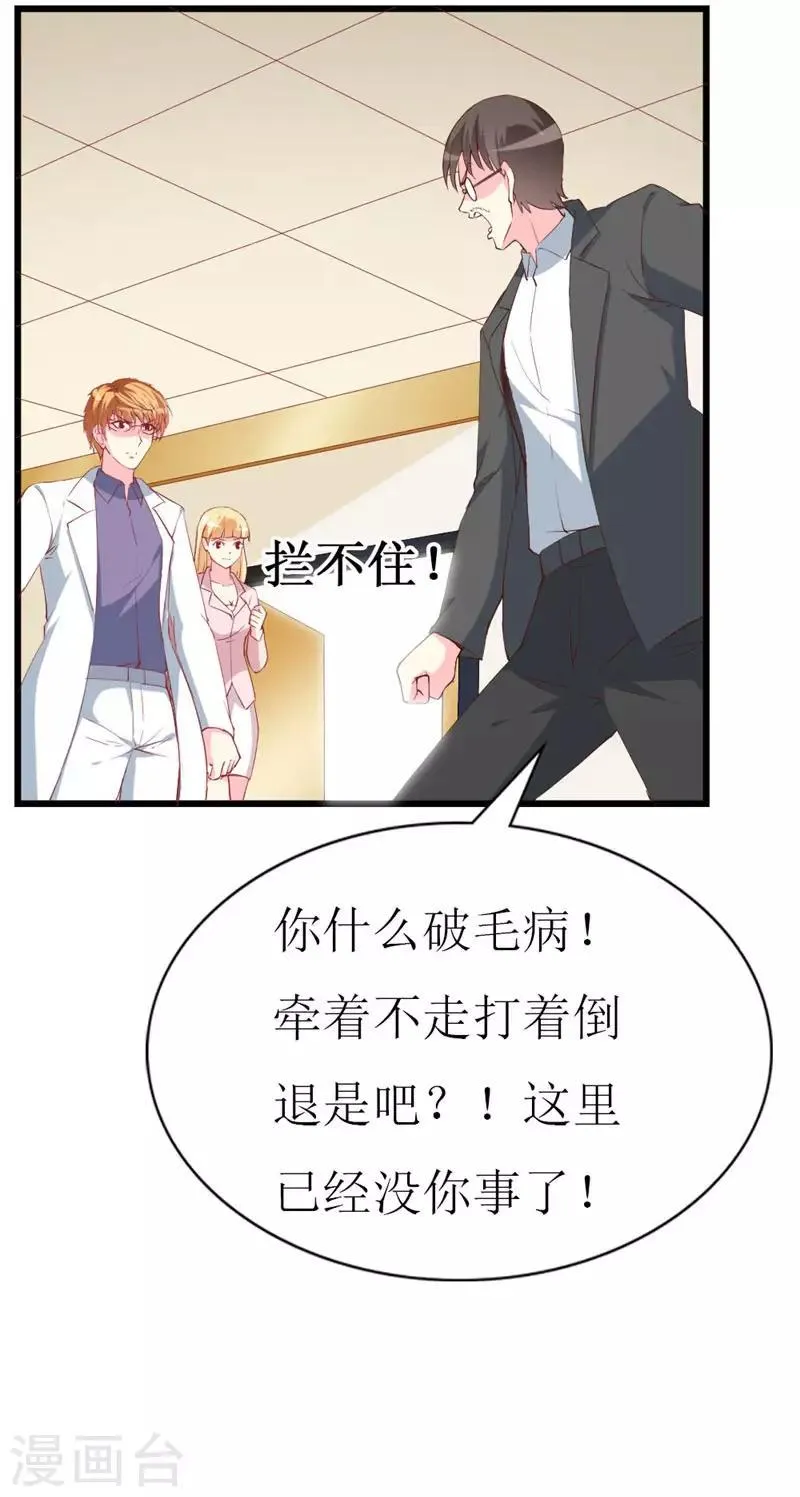 第105话 跟踪 第11页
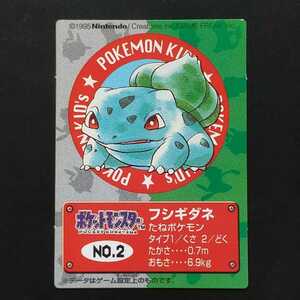 1995年初版 フシギダネ ポケモン キッズ カード Nintendo 「ゼニガメ リザードン フシギダネ ヒトカゲ ピカチュウ ヤドラン ミュウ」
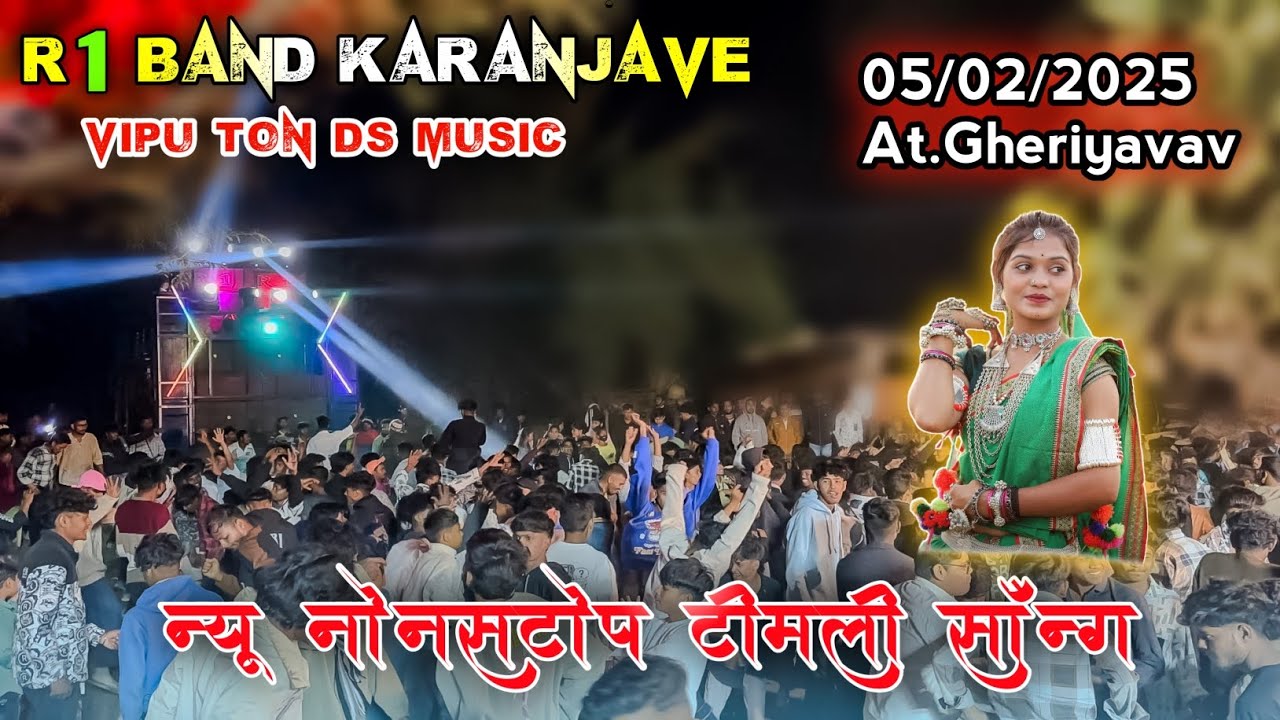 New dhamaka nonstop Treding timli song ds music vipu ton R1 BAND KARANJAVE At.Gheriyavav #r1band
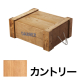 DANGERBOX 1型 白木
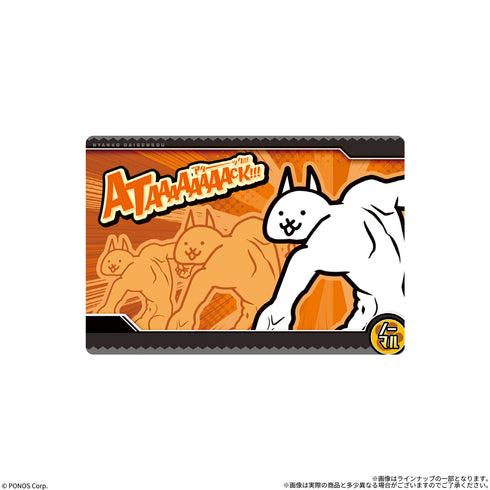 『にゃんこ大戦争』ウエハース+10 BOX
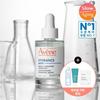 Avene Hydrance Boost Serum 30ml (+ Essence Lotion 25ml + Cleansing Gel 15ml + Cicalfate Blemish Schick Cream 2ml)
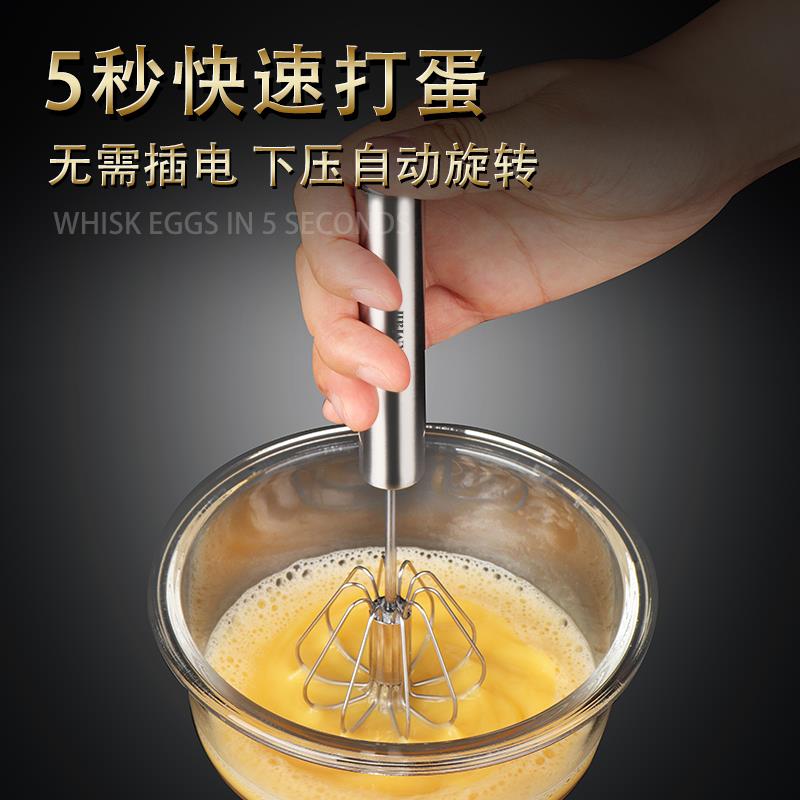 半自动打蛋器手动家用迷你非电动手持式烘焙搅拌按压式奶油奶泡机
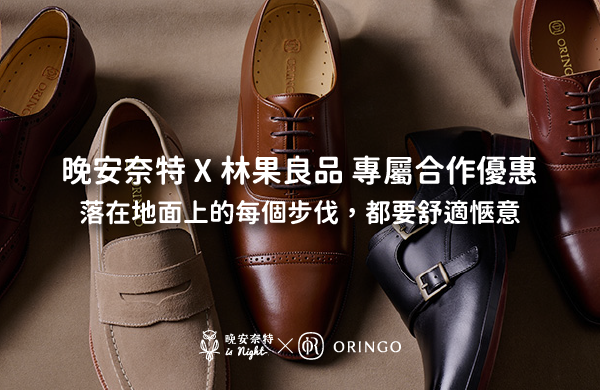 晚安奈特 X 林果良品 專屬合作優惠|落在地面上的每個步伐,都要舒適愜意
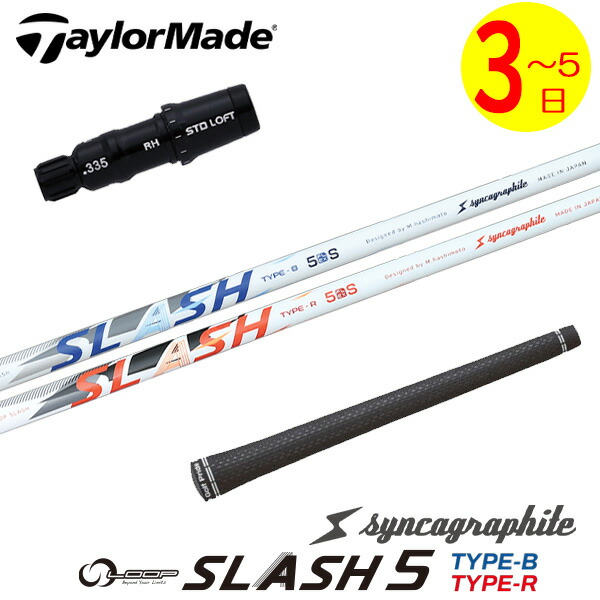 楽天市場】【3〜5営業日】キャロウェイ スリーブ付きシャフト シンカ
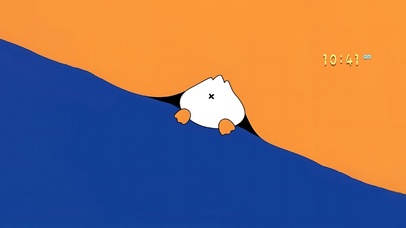 勿         扰  ！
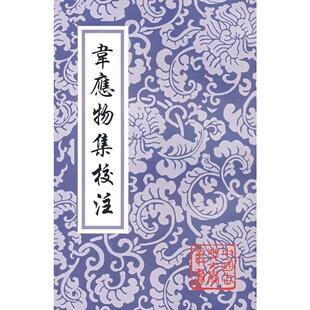 正版新书 韋應物集校注 9787532524242 上海古籍出版社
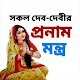 প্রনাম মন্ত্র - Hindu Mantras Windowsでダウンロード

-*-

> **Your task**
Copy out the text of every record above word for word, leaving the pictures out of your answer.

> **Exercise response**
 第105话 跟踪 第11页
 1995年初版 フシギダネ ポケモン キッズ カード Nintendo 「ゼニガメ リザードン フシギダネ ヒトカゲ ピカチュウ ヤドラン ミュウ」
 New dhamaka nonstop Treding timli song ds music vipu ton R1 BAND KARANJAVE At.Gheriyavav #r1band
 DANGERBOX 1型 白木
 『にゃんこ大戦争』ウエハース+10 BOX
 Avene Hydrance Boost Serum 30ml (+ Essence Lotion 25ml + Cleansing Gel 15ml + Cicalfate Blemish Schick Cream 2ml)
 半自动打蛋器手动家用迷你非电动手持式烘焙搅拌按压式奶油奶泡机
 晚安奈特 X 林果良品 專屬合作優惠|落在地面上的每個步伐,都要舒適愜意
 楽天市場】【3〜5営業日】キャロウェイ スリーブ付きシャフト シンカ
 勿         扰  ！
 正版新书 韋應物集校注 9787532524242 上海古籍出版社
 প্রনাম মন্ত্র - Hindu Mantras Windowsでダウンロード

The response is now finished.